Ideas: "the herb Massa currently budgets Viceroyalty of the Río de la Plata fate."
A leader of a country like Argentina needs more than the ability to muddle through speeches and propose the annihilation of his opponents to succeed. Her name was Patricia Bullrich, and she didn't make it beyond the primary election.
There is no way an unstable person like Javier Milei, who has promised to stop decades of benefits for the majority of people, leave the country broke, and sever ties with the key economic partners, could ever rise to the position of head of the national government. Sergio Tomás Massa, the country's acting Minister of Economy, has presided over average monthly inflation rates of above 10% during the last 12 months.

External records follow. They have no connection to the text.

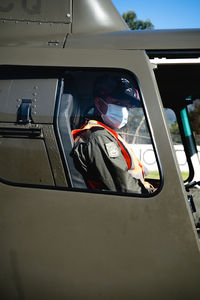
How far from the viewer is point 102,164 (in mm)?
1688

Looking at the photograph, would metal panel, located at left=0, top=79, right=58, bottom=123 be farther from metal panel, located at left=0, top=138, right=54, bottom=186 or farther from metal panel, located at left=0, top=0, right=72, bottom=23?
metal panel, located at left=0, top=0, right=72, bottom=23

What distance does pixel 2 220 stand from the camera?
157 cm

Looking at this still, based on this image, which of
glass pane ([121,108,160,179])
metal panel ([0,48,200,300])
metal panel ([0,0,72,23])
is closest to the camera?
metal panel ([0,48,200,300])

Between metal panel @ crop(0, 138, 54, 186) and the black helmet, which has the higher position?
the black helmet

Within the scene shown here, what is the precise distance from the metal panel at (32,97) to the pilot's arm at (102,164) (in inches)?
10.5

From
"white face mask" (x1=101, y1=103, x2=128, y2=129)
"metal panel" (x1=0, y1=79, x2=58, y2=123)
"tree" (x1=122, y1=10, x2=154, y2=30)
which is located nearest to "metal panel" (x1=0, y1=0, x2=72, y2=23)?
"metal panel" (x1=0, y1=79, x2=58, y2=123)

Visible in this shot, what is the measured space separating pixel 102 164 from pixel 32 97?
1.88 feet

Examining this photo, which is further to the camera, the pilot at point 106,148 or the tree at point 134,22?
the tree at point 134,22

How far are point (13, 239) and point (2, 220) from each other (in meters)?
0.12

One of these two is literally a hair's breadth away from becoming president. Absurdity, history, disillusion, and, undoubtedly, terror, determined so. Citizenship's orphanhood, disappointment, and decline of its material potential culminated in August and October voting behaviour.
Disjointed Milei replaced the "let these individuals all go" of a century ago that exploded in the streets of the picket line and in the institutions of a president per hour, until giving birth to a management born in Patagonia, Peronist, redistributive, and epic. That nearly 30 per cent of voters who backed him got the hell away from a liter of milk being impossible to buy to feed the children, watching the barbecue almost at the distance of a jewel, the lack of rights for so many young workers, and, even, salaries that do not reach even for those who work in white.
Two months later, the Peronist muscle, its proverbial neighbourhood militancy, the clear conscience of neighbours who got the vote one by one in neighbourhoods, churches, stores, transport queues... they decided to accompany the effort of Sergio Massa, who, despite wearing the most comfortable suit that a candidate can wear at this stage of the country, that of Minister of Economy of a calamitous administration, came out explaining that, in reality, he is not him, that he w He rose 9 points and was 7% ahead of the "anarcho-libertarian" candidate.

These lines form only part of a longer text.